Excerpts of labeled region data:
========
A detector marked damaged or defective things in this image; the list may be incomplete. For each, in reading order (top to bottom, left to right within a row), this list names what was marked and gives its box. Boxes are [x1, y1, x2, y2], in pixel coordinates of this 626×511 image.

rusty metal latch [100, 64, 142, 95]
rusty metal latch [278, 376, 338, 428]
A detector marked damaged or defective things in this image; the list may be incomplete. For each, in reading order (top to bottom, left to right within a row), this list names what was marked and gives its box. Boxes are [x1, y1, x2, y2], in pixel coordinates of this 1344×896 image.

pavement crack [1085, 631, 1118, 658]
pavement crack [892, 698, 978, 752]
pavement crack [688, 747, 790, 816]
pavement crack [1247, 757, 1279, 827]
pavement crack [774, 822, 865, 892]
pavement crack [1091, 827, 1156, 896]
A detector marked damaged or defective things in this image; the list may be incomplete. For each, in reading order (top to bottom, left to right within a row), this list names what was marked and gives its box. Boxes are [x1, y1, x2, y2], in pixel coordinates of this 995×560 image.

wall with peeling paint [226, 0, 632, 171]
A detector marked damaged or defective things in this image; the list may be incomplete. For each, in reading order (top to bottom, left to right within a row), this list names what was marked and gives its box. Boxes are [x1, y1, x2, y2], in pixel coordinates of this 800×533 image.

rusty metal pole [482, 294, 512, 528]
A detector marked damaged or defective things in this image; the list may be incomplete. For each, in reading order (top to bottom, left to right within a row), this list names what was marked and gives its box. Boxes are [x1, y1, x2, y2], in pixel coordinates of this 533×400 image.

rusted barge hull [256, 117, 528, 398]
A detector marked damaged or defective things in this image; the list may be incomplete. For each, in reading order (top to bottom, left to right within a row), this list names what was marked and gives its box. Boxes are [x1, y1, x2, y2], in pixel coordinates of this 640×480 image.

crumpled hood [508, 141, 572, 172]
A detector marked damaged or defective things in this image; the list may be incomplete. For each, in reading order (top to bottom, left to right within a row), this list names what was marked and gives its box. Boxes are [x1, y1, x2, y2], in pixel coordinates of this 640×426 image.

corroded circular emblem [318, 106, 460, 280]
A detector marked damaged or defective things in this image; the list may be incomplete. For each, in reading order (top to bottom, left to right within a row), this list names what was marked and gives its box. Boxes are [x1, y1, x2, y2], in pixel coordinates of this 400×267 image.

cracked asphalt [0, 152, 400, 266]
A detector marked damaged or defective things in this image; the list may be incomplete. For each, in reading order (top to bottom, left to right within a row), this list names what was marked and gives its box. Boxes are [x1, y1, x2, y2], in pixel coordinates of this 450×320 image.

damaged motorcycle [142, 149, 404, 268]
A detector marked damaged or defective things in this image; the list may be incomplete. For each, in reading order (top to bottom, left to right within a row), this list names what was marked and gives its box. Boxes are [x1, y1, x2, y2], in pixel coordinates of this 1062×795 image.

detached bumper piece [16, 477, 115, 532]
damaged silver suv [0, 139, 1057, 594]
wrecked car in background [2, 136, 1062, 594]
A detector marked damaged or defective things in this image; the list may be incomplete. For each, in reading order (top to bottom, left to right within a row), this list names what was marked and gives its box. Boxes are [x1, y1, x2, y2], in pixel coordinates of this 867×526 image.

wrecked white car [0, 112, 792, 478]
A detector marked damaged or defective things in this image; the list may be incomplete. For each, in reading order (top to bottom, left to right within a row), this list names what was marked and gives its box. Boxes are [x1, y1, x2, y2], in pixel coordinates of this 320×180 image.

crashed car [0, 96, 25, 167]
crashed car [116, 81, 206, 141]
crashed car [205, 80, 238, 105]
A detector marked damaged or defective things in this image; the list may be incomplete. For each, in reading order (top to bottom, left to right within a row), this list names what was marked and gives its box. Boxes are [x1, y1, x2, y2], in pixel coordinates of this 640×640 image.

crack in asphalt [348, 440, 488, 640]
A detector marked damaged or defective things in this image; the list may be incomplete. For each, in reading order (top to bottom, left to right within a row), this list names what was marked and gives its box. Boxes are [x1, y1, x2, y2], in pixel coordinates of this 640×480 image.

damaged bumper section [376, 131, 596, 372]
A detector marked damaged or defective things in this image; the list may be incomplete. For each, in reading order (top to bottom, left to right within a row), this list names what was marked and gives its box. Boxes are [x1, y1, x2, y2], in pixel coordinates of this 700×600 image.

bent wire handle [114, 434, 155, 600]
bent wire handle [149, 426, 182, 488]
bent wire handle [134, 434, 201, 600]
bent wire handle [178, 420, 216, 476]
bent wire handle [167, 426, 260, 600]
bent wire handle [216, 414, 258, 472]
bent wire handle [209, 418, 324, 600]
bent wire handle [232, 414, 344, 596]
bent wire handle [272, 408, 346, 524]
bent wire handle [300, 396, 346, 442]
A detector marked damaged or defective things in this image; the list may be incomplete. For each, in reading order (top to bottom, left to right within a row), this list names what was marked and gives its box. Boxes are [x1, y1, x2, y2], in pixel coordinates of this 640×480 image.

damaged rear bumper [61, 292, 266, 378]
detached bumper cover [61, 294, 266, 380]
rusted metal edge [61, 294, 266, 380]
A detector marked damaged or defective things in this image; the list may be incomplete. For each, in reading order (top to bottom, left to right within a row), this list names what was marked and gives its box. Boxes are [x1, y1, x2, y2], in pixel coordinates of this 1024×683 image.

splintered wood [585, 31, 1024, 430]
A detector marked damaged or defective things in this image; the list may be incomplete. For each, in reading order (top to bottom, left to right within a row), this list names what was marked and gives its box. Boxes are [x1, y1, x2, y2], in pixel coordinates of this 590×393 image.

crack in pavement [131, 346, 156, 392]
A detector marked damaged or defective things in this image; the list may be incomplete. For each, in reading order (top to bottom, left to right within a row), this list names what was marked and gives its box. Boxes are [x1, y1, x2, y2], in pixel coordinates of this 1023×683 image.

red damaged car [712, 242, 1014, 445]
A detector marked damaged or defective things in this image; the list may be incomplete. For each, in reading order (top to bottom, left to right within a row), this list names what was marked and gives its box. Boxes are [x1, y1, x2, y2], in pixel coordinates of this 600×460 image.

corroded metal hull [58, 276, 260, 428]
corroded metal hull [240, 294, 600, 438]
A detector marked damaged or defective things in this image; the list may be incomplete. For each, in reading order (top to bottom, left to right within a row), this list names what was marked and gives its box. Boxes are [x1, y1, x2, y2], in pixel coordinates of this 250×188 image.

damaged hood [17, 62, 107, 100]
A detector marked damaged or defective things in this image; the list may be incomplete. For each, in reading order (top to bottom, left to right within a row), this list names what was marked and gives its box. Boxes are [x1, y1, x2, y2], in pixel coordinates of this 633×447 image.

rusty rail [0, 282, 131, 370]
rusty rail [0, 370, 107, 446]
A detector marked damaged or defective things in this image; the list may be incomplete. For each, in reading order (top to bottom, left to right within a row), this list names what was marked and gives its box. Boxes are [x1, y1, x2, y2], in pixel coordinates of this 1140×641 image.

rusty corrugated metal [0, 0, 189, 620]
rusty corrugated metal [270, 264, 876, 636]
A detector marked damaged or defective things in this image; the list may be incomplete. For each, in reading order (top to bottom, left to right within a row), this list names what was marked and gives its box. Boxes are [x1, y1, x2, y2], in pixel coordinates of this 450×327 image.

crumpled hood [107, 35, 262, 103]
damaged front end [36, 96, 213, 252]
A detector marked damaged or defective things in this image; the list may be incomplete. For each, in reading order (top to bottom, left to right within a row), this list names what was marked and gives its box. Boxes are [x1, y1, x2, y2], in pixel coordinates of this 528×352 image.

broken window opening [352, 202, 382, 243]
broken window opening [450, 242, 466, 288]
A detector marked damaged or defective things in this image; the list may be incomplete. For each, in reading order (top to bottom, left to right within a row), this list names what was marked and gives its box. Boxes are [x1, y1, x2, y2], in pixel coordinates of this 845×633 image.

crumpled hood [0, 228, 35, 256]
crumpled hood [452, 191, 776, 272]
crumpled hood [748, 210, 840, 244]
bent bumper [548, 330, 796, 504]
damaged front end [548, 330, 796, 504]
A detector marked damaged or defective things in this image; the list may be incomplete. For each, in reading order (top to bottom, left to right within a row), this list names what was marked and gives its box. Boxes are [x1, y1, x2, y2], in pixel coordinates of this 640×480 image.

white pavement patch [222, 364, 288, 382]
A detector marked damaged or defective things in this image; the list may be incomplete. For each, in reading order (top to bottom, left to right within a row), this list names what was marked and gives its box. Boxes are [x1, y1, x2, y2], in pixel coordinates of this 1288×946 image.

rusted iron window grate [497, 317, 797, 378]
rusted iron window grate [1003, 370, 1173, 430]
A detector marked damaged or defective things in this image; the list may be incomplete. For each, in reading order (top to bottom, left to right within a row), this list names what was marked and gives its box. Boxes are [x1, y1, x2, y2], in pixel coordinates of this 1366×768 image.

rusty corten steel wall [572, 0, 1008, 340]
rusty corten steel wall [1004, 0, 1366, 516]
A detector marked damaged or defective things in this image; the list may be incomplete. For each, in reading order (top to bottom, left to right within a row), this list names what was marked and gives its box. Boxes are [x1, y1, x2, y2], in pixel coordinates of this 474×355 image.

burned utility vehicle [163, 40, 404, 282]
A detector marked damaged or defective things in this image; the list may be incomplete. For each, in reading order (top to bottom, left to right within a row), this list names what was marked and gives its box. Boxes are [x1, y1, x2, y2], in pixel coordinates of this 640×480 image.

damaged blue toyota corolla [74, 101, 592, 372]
========
* **WHAT NEEDS TO BE DONE**: Reproduce the rows above word for word, from the first line through the line that contains "wall with peeling paint [226, 0, 632, 171]".

* **ANSWER TO THE PROBLEM**:
A detector marked damaged or defective things in this image; the list may be incomplete. For each, in reading order (top to bottom, left to right within a row), this list names what was marked and gives its box. Boxes are [x1, y1, x2, y2], in pixel coordinates of this 626×511 image.

rusty metal latch [100, 64, 142, 95]
rusty metal latch [278, 376, 338, 428]
A detector marked damaged or defective things in this image; the list may be incomplete. For each, in reading order (top to bottom, left to right within a row), this list names what was marked and gives its box. Boxes are [x1, y1, x2, y2], in pixel coordinates of this 1344×896 image.

pavement crack [1085, 631, 1118, 658]
pavement crack [892, 698, 978, 752]
pavement crack [688, 747, 790, 816]
pavement crack [1247, 757, 1279, 827]
pavement crack [774, 822, 865, 892]
pavement crack [1091, 827, 1156, 896]
A detector marked damaged or defective things in this image; the list may be incomplete. For each, in reading order (top to bottom, left to right within a row), this list names what was marked and gives its box. Boxes are [x1, y1, x2, y2], in pixel coordinates of this 995×560 image.

wall with peeling paint [226, 0, 632, 171]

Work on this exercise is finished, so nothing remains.